Besides designing parts and components, Zodiac Aerospace also designs the tooling to produce the parts. “We work together with customers closely and tightly through the development and design phase and then into manufacturing,” Raynor asserts. “Through that, we’ve been able to forge great relationships. Our development teams work very well together as we’re developing new products. Our focus is really on the conversion of metal to plastic, as well as the introduction of new materials and processes that will provide lighter and more cost-effective solutions.”
Delivery methods for components depend on how a customer uses them. “If they’re set up for just-in-time and that’s how they want it delivered, we’re very adept at that,” Raynor declares. “Then we have other customers who want us to deliver more in bulk on certain intervals, and we’ll do that, as well.”
Zodiac Aerospace is AS9100 and Nadcap-certified for quality assurance.
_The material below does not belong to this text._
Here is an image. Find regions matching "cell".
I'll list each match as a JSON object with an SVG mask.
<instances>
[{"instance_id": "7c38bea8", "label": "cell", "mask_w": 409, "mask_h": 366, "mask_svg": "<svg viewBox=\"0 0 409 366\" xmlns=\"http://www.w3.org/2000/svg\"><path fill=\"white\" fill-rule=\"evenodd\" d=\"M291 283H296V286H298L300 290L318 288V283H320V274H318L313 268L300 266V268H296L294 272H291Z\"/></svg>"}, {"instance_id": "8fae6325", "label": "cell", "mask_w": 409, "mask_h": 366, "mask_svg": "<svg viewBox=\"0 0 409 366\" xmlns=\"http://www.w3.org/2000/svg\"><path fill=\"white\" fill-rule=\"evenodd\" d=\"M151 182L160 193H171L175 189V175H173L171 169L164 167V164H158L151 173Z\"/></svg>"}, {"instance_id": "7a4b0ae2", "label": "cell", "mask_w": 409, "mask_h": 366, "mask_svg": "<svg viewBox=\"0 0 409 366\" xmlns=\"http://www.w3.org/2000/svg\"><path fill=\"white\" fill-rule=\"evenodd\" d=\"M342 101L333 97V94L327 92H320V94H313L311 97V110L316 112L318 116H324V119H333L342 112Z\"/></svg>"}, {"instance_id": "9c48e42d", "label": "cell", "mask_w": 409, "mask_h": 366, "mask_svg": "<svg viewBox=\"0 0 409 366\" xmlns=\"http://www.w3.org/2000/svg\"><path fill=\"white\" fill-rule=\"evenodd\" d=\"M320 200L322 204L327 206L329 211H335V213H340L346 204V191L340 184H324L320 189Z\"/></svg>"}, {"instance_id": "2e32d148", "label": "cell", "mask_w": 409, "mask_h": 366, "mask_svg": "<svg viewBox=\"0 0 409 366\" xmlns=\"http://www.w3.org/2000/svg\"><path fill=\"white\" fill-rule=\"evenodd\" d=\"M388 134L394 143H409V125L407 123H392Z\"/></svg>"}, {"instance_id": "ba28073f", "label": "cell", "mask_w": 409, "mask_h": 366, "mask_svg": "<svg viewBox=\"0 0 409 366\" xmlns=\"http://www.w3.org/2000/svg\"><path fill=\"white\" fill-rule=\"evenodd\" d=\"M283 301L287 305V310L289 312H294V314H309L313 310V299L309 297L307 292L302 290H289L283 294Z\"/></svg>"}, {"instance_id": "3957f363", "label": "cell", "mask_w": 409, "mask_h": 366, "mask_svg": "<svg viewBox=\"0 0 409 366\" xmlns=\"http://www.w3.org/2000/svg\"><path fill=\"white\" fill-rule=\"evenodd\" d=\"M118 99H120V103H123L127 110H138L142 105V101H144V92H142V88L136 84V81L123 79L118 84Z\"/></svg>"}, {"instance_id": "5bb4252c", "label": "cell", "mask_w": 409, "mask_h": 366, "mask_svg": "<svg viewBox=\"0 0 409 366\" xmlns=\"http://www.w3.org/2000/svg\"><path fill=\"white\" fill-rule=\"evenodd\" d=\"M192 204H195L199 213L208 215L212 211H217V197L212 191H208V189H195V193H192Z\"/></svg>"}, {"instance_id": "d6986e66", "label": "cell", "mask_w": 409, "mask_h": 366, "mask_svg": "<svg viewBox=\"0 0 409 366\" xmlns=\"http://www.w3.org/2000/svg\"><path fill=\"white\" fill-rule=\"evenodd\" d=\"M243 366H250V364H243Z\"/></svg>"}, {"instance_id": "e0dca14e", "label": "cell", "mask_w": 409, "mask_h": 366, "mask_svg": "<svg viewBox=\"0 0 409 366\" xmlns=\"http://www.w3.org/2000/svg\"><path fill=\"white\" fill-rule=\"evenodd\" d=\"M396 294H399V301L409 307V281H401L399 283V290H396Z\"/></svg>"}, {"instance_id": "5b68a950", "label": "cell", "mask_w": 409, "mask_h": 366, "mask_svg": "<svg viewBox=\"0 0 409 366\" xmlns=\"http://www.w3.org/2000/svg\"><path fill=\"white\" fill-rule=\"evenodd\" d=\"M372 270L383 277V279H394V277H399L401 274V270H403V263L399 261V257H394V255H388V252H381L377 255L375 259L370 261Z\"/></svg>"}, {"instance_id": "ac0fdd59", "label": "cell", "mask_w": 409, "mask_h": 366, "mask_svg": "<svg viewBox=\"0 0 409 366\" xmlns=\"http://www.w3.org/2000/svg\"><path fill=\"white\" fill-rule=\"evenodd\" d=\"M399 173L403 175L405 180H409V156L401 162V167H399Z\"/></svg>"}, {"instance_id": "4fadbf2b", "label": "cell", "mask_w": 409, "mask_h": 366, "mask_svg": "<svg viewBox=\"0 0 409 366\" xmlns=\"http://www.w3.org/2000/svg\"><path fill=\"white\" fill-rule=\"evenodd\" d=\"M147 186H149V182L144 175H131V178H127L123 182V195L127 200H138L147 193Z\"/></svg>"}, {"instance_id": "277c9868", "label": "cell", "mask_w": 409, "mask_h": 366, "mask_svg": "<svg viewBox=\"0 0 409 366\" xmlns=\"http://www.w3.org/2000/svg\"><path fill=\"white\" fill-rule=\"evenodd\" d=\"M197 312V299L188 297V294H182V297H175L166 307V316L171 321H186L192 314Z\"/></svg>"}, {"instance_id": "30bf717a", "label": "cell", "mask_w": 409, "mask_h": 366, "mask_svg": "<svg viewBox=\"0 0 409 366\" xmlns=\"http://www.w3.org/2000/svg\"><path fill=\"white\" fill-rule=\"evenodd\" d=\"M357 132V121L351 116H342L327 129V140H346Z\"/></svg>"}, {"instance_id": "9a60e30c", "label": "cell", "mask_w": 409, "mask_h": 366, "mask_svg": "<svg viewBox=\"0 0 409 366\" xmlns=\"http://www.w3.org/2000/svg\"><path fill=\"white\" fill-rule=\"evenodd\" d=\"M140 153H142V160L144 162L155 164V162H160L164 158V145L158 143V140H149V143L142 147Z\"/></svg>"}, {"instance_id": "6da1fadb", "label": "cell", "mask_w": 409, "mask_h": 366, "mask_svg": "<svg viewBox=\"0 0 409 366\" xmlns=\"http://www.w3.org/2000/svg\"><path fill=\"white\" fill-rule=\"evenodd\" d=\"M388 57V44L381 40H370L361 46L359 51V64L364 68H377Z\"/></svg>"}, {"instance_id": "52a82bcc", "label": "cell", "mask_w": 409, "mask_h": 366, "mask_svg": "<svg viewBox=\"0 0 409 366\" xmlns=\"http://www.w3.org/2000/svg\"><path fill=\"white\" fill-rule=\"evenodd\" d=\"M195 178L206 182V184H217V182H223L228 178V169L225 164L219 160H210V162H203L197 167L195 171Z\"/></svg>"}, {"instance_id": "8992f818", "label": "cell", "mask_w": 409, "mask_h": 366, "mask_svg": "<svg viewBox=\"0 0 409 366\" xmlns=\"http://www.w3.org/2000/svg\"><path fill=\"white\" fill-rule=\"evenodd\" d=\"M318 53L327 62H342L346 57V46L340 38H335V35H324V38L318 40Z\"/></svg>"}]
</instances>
It supplies aircraft components worldwide to such farflung locations as Malaysia, Japan and Italy. “It’s such a global marketplace today, you can’t even imagine all the things that you get contacted for every day by people from other countries to manufacture,” Raynor says. “How they’ve heard of you and where the parts are going and where they end up is amazing.”
This makes for an active supply chain. “We have a very diverse supply chain with parts coming in from all over the world and going out to all over the world,” Raynor points out. “So that’s always a challenge in itself.”
Zodiac Aerospace’s businesses provide a wide range of aircraft components, such as cabins and structures, seats, galleys and equipment.
“Zodiac is a very diverse company with facilities all over the world, and I think that diversity really helps us to be who we are,” Raynor maintains.
Competition varies depending on what segment of Zodiac is being compared. “If you look at what Zodiac does as a whole, there’s very few competitors,” Raynor maintains. “If you break it down to individual businesses in Zodiac, there might be more competitors for that one item, but if you look at Zodiac’s overall capability to provide integrated solutions, there are very few competitors.”
For the future, Raynor sees the development of more advanced composites for larger primary and secondary structural components in aircraft. “For our engineered materials, it’s really about the expansion of our product offerings in terms of our formulations, and continuing to review those offerings and bring lighter weight and more cost-effective solutions to the market,” she concludes.